TASK OBJECTIVE: Copy every one of the following records word for word, keeping each line as it appears.
☆ ☆ ☆ ☆ ☆ ☆ ☆
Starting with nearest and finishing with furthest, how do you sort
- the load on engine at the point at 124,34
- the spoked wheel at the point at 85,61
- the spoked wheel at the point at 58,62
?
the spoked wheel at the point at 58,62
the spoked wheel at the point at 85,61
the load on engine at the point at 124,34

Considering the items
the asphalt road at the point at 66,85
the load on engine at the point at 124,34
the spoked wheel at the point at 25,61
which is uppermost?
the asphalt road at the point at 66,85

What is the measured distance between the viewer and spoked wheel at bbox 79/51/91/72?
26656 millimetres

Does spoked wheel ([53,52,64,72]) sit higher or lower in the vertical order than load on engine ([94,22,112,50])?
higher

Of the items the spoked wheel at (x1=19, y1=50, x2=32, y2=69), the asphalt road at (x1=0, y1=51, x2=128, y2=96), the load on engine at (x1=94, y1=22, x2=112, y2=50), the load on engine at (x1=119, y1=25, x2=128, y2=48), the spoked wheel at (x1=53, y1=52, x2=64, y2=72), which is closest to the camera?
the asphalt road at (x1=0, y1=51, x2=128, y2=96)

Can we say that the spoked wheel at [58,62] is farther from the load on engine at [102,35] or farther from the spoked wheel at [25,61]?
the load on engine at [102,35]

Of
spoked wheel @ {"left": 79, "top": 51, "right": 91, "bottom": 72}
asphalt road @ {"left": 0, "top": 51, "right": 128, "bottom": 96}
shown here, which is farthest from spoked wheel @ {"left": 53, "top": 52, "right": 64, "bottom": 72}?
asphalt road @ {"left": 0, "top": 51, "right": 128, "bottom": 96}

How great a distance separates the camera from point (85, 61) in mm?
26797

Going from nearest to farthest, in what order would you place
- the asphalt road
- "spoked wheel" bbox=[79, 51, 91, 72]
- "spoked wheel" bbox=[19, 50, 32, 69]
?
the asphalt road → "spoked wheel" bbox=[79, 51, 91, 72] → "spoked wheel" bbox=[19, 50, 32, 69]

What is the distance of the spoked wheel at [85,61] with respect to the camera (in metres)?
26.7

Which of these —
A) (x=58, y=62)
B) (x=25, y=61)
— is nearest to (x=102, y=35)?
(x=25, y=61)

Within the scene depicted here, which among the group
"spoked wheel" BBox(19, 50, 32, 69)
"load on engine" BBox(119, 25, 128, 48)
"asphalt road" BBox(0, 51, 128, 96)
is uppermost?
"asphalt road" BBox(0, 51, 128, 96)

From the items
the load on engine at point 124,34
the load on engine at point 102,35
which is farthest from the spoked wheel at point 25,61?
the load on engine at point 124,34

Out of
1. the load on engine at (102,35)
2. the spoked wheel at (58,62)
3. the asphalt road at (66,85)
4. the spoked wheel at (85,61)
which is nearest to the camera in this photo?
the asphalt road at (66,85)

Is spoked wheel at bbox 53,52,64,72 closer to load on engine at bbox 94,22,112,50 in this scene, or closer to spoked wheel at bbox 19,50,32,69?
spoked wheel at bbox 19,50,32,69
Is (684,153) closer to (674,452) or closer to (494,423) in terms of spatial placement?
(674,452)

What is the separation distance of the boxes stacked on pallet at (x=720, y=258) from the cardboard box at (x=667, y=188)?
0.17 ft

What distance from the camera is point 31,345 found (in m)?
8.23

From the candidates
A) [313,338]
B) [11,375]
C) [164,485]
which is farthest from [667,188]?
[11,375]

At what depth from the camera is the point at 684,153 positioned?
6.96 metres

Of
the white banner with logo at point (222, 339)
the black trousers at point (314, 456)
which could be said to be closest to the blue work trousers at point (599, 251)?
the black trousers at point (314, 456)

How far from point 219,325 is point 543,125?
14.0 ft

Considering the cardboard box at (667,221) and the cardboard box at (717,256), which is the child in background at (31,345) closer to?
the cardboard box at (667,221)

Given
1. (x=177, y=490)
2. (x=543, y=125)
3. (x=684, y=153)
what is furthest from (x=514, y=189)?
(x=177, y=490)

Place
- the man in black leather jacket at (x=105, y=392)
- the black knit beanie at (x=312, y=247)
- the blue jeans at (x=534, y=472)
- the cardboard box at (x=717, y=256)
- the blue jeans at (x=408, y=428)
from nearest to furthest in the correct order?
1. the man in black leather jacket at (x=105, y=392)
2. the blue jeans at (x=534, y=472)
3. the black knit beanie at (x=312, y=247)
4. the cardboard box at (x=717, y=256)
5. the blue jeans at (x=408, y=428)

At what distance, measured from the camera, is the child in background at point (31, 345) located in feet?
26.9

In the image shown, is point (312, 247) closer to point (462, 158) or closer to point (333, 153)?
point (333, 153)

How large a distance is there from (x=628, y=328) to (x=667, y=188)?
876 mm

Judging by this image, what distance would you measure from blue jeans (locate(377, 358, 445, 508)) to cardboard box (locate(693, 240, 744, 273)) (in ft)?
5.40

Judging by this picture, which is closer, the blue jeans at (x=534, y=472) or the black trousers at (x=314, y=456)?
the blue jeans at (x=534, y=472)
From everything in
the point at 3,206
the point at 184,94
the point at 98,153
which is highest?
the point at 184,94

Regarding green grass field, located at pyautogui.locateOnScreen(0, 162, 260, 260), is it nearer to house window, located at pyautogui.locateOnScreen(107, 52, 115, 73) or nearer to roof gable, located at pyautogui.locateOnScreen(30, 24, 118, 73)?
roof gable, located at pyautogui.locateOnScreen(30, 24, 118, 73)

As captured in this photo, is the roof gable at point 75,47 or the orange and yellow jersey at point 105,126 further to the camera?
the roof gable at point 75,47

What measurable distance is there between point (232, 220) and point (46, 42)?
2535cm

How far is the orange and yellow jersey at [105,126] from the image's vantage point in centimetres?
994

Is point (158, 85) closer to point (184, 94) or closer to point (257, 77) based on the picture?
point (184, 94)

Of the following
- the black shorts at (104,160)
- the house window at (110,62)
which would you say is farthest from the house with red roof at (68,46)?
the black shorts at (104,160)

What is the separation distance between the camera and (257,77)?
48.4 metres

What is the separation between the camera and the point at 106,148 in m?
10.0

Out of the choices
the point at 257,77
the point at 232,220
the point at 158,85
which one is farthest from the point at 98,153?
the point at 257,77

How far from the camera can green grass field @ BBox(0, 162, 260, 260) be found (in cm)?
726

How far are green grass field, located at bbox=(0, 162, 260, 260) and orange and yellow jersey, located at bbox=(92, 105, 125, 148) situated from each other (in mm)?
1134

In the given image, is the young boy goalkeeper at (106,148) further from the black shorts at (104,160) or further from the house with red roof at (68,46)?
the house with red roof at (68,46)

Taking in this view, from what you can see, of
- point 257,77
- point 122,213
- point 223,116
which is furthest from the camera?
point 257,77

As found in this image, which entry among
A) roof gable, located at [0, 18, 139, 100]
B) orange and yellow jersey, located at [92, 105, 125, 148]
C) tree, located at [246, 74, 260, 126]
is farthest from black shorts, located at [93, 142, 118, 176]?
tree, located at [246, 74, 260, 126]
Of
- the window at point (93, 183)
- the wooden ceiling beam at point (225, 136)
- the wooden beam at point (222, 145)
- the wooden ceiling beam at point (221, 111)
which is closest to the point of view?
☆ ☆ ☆ ☆ ☆ ☆ ☆
WRITTEN RESPONSE:
Starting with nearest and finishing with furthest, how do you sort
- the load on engine at the point at 124,34
- the spoked wheel at the point at 85,61
- the spoked wheel at the point at 58,62
?
the spoked wheel at the point at 58,62
the spoked wheel at the point at 85,61
the load on engine at the point at 124,34

Considering the items
the asphalt road at the point at 66,85
the load on engine at the point at 124,34
the spoked wheel at the point at 25,61
which is uppermost?
the asphalt road at the point at 66,85

What is the measured distance between the viewer and spoked wheel at bbox 79/51/91/72?
26656 millimetres

Does spoked wheel ([53,52,64,72]) sit higher or lower in the vertical order than load on engine ([94,22,112,50])?
higher

Of the items the spoked wheel at (x1=19, y1=50, x2=32, y2=69), the asphalt road at (x1=0, y1=51, x2=128, y2=96), the load on engine at (x1=94, y1=22, x2=112, y2=50), the load on engine at (x1=119, y1=25, x2=128, y2=48), the spoked wheel at (x1=53, y1=52, x2=64, y2=72), which is closest to the camera?
the asphalt road at (x1=0, y1=51, x2=128, y2=96)

Can we say that the spoked wheel at [58,62] is farther from the load on engine at [102,35] or farther from the spoked wheel at [25,61]?
the load on engine at [102,35]

Of
spoked wheel @ {"left": 79, "top": 51, "right": 91, "bottom": 72}
asphalt road @ {"left": 0, "top": 51, "right": 128, "bottom": 96}
shown here, which is farthest from spoked wheel @ {"left": 53, "top": 52, "right": 64, "bottom": 72}?
asphalt road @ {"left": 0, "top": 51, "right": 128, "bottom": 96}

How great a distance separates the camera from point (85, 61) in mm?
26797

Going from nearest to farthest, in what order would you place
- the asphalt road
- "spoked wheel" bbox=[79, 51, 91, 72]
- "spoked wheel" bbox=[19, 50, 32, 69]
?
the asphalt road → "spoked wheel" bbox=[79, 51, 91, 72] → "spoked wheel" bbox=[19, 50, 32, 69]

What is the distance of the spoked wheel at [85,61] with respect to the camera (in metres)?
26.7

Which of these —
A) (x=58, y=62)
B) (x=25, y=61)
— is nearest to (x=102, y=35)?
(x=25, y=61)

Within the scene depicted here, which among the group
"spoked wheel" BBox(19, 50, 32, 69)
"load on engine" BBox(119, 25, 128, 48)
"asphalt road" BBox(0, 51, 128, 96)
is uppermost?
"asphalt road" BBox(0, 51, 128, 96)

From the items
the load on engine at point 124,34
the load on engine at point 102,35
which is farthest from the spoked wheel at point 25,61?
the load on engine at point 124,34

Out of
1. the load on engine at (102,35)
2. the spoked wheel at (58,62)
3. the asphalt road at (66,85)
4. the spoked wheel at (85,61)
which is nearest to the camera in this photo?
the asphalt road at (66,85)

Is spoked wheel at bbox 53,52,64,72 closer to load on engine at bbox 94,22,112,50 in this scene, or closer to spoked wheel at bbox 19,50,32,69?
spoked wheel at bbox 19,50,32,69
Is (684,153) closer to (674,452) or closer to (494,423) in terms of spatial placement?
(674,452)

What is the separation distance of the boxes stacked on pallet at (x=720, y=258) from the cardboard box at (x=667, y=188)?
0.17 ft

What distance from the camera is point 31,345 found (in m)?
8.23

From the candidates
A) [313,338]
B) [11,375]
C) [164,485]
which is farthest from [667,188]?
[11,375]

At what depth from the camera is the point at 684,153 positioned?
6.96 metres

Of
the white banner with logo at point (222, 339)
the black trousers at point (314, 456)
which could be said to be closest to the blue work trousers at point (599, 251)?
the black trousers at point (314, 456)

How far from point 219,325 is point 543,125?
14.0 ft

Considering the cardboard box at (667,221) and the cardboard box at (717,256), which is the child in background at (31,345) closer to?
the cardboard box at (667,221)

Given
1. (x=177, y=490)
2. (x=543, y=125)
3. (x=684, y=153)
what is furthest from (x=514, y=189)?
(x=177, y=490)

Place
- the man in black leather jacket at (x=105, y=392)
- the black knit beanie at (x=312, y=247)
- the blue jeans at (x=534, y=472)
- the cardboard box at (x=717, y=256)
- the blue jeans at (x=408, y=428)
from nearest to furthest in the correct order?
1. the man in black leather jacket at (x=105, y=392)
2. the blue jeans at (x=534, y=472)
3. the black knit beanie at (x=312, y=247)
4. the cardboard box at (x=717, y=256)
5. the blue jeans at (x=408, y=428)

At what distance, measured from the camera, is the child in background at point (31, 345) located in feet?
26.9

In the image shown, is point (312, 247) closer to point (462, 158) or closer to point (333, 153)?
point (333, 153)

How large a distance is there from (x=628, y=328) to (x=667, y=188)?
876 mm

Judging by this image, what distance would you measure from blue jeans (locate(377, 358, 445, 508)) to cardboard box (locate(693, 240, 744, 273)) (in ft)?
5.40

Judging by this picture, which is closer, the blue jeans at (x=534, y=472) or the black trousers at (x=314, y=456)?
the blue jeans at (x=534, y=472)
From everything in
the point at 3,206
the point at 184,94
the point at 98,153
which is highest?
the point at 184,94

Regarding green grass field, located at pyautogui.locateOnScreen(0, 162, 260, 260), is it nearer to house window, located at pyautogui.locateOnScreen(107, 52, 115, 73) or nearer to roof gable, located at pyautogui.locateOnScreen(30, 24, 118, 73)?
roof gable, located at pyautogui.locateOnScreen(30, 24, 118, 73)

As captured in this photo, is the roof gable at point 75,47 or the orange and yellow jersey at point 105,126 further to the camera?
the roof gable at point 75,47

What measurable distance is there between point (232, 220) and point (46, 42)?
2535cm

How far is the orange and yellow jersey at [105,126] from the image's vantage point in centimetres?
994

Is point (158, 85) closer to point (184, 94) or closer to point (257, 77) based on the picture?
point (184, 94)

Of the following
- the black shorts at (104,160)
- the house window at (110,62)
which would you say is farthest from the house with red roof at (68,46)?
the black shorts at (104,160)

What is the separation distance between the camera and (257,77)?
48.4 metres

What is the separation between the camera and the point at 106,148 in m?
10.0

Out of the choices
the point at 257,77
the point at 232,220
the point at 158,85
which one is farthest from the point at 98,153?
the point at 257,77

How far from the camera can green grass field @ BBox(0, 162, 260, 260) be found (in cm)?
726

How far are green grass field, located at bbox=(0, 162, 260, 260) and orange and yellow jersey, located at bbox=(92, 105, 125, 148) situated from each other (in mm)?
1134

In the given image, is the young boy goalkeeper at (106,148) further from the black shorts at (104,160) or further from the house with red roof at (68,46)?
the house with red roof at (68,46)

Taking in this view, from what you can see, of
- point 257,77
- point 122,213
- point 223,116
which is furthest from the camera?
point 257,77

As found in this image, which entry among
A) roof gable, located at [0, 18, 139, 100]
B) orange and yellow jersey, located at [92, 105, 125, 148]
C) tree, located at [246, 74, 260, 126]
is farthest from black shorts, located at [93, 142, 118, 176]?
tree, located at [246, 74, 260, 126]
Of
- the window at point (93, 183)
- the wooden ceiling beam at point (225, 136)
- the wooden beam at point (222, 145)
- the wooden ceiling beam at point (221, 111)
which is closest to the point of view?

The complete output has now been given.